Here are three ways HR teams can use AI to balance in more empathy across the organization. 

  1. Supporting employee self-service in the benefits experience 

On average, 85% of employees are confused about their benefits. Yet benefits are one of the top ways employees feel their employer can show empathy in the workplace.  

AI can help reduce the barrier to benefits information and understanding for employees by stepping in as a virtual assistant for some of the mundane-but-complex aspects of benefits administration. 

Businessolver has been putting AI to work in the benefits space since 2017 with Sofia, our AI-enabled personal benefits assistant. Sofia helps employees find answers to common benefits questions, source benefits information, and helps remind them of relevant benefits available to them based off of what they’re chatting about. In fact, in 2023 alone, Sofia answered over 2 million member chats with a 90% same-day resolution rate and an 82% rolling-seven-day resolution (meaning that member didn’t need to come back to try to get an answer again within seven days). 

By reducing the barrier to benefits information, Businessolver’s AI benefits assistant creates a more empathetic benefits experience for employees by meeting them whether they’re at, whether they’re in the system at enrollment or coming back mid-year to file a claim. For HR, this means redirecting their focus back to more complex issues. Like figuring out what supplemental coverage their employees would benefit from the most or setting up a benefits communication strategy. 

  1. Making benefits information more accessible 

Over 7 million Americans live with blindness or low vision and over 37 million Americans report trouble hearing. While browsing the internet, watching videos, orcompleting tasks online may be mundane for some, it can prove challenging for those combined 44 million people.  

AI can help reduce those barriers and challenges by stepping in as an accessibility tool to provide services like transcription and closed-captioning for videos.  

But accessibility is so much more than just meeting the needs of those with different abilities. 85% of employees say they’re confused about their benefits—that equates to just over 114 million Americans employed full-time. Ai can help reduce the barrier to benefits by summarizing complex benefits documents, acting as an in-platform benefits librarian to help find the right documents, and even helping remind employees about benefits available to them when it’s relevant.  

In 2022, Businessolver’s AI tools helped drive an average 30% impression rate (or visibility rate) of benefits with a 19% engagement rate in Sofia’s chats alone.   

  1. Reducing bias and promoting equity 

Nearly 68 million Americans speak a primary language other than English in their homes, indicating that there is a large population of members that communicate more comfortably in another language. Providing translation powered by AI means meeting those individuals where they want to be met. 

Utilizing AI-powered translation not only bridges the language gap but also empowers organizations to reach and engage with a broader audience. 

When we discussed the future of AI in benefits with Sony Sung-Chu, Head of Science and Innovation at Businessolver, he mentioned that AI gives answers based on the information it receives.
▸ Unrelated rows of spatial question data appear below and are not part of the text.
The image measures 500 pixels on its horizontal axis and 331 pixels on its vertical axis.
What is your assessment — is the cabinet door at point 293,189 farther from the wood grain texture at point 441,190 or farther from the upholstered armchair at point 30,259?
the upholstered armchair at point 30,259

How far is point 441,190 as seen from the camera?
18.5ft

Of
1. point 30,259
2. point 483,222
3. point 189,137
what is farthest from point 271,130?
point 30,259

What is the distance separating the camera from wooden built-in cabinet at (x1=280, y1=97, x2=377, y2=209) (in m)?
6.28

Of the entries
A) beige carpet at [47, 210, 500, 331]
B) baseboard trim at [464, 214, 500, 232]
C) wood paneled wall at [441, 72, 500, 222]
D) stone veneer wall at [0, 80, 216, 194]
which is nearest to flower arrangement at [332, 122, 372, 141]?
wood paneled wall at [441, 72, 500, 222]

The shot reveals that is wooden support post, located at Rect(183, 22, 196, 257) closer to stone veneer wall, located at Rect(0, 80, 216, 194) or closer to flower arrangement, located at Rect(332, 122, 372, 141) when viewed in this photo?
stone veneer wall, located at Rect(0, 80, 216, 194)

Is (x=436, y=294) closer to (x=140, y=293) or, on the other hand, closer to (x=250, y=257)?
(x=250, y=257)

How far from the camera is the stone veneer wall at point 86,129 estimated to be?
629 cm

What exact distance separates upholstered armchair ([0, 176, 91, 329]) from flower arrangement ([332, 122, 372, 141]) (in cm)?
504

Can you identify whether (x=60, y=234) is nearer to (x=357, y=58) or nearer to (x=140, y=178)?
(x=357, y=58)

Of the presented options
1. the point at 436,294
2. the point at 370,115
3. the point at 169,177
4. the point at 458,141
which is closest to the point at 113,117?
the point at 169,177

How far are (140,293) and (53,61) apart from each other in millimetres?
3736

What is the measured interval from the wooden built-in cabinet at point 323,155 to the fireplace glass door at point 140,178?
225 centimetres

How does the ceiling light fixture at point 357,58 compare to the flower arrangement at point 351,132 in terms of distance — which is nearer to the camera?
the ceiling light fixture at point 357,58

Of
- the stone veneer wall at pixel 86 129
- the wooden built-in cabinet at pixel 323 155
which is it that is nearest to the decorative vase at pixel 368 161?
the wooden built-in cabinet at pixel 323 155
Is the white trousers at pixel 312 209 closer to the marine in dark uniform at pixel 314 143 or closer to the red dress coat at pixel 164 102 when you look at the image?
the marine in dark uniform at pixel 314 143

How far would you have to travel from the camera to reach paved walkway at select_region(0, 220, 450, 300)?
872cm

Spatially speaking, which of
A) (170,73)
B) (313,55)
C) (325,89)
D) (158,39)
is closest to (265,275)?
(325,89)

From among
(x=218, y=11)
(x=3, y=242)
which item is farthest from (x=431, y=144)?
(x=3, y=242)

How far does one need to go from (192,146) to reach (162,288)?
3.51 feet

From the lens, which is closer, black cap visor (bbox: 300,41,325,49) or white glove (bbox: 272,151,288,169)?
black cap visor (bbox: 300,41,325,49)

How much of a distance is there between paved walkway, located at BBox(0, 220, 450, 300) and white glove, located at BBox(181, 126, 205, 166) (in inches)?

If AI receives correct, unbiased information, then it will give objective answers. 

The immense potential of AI proves it can be an empathy enabler when properly executed. In the HR space, having a member of the team like Sofia to research, engage, and connect members to their benefits further exemplifies the meaningful service AI can provide to employees. As organizations strive to create meaningful benefits programs for their diverse workforce, AI emerges as a powerful tool to drive employee satisfaction, retention, and overall organizational success. With AI, organizations can truly infuse their workplaces with empathy, inclusivity, and support for all employees.